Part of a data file

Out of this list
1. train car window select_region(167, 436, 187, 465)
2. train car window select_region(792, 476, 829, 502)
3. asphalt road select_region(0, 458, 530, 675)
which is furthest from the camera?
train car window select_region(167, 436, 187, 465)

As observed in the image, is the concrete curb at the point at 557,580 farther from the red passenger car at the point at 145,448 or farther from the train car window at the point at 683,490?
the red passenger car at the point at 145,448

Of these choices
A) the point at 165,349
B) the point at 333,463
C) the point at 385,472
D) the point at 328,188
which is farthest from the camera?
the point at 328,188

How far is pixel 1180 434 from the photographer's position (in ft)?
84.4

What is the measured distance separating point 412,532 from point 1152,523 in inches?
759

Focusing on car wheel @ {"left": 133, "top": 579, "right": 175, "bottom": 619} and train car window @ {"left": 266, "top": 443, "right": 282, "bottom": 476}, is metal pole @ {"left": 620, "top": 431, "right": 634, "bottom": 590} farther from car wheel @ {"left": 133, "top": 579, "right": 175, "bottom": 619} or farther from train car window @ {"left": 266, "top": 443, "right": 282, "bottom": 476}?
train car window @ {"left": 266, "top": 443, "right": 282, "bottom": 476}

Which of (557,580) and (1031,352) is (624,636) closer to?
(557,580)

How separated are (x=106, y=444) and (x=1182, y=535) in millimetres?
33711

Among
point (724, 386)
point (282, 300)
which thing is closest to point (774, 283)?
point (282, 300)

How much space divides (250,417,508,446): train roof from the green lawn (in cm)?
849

### Your task
Rewrite the lines of the listing above as a numbered list, starting at the line that contains "How far is pixel" and ending with the last line of the listing. Leave out blank lines.

### Correct answer
1. How far is pixel 1180 434 from the photographer's position (in ft)?
2. 84.4
3. What is the measured distance separating point 412,532 from point 1152,523 in inches?
4. 759
5. Focusing on car wheel @ {"left": 133, "top": 579, "right": 175, "bottom": 619} and train car window @ {"left": 266, "top": 443, "right": 282, "bottom": 476}, is metal pole @ {"left": 620, "top": 431, "right": 634, "bottom": 590} farther from car wheel @ {"left": 133, "top": 579, "right": 175, "bottom": 619} or farther from train car window @ {"left": 266, "top": 443, "right": 282, "bottom": 476}?
6. train car window @ {"left": 266, "top": 443, "right": 282, "bottom": 476}
7. Which of (557,580) and (1031,352) is (624,636) closer to?
8. (557,580)
9. How separated are (x=106, y=444) and (x=1182, y=535) in millimetres?
10. 33711
11. Among
12. point (724, 386)
13. point (282, 300)
14. which thing is closest to point (774, 283)?
15. point (282, 300)
16. How much space divides (250,417,508,446): train roof from the green lawn (in cm)?
17. 849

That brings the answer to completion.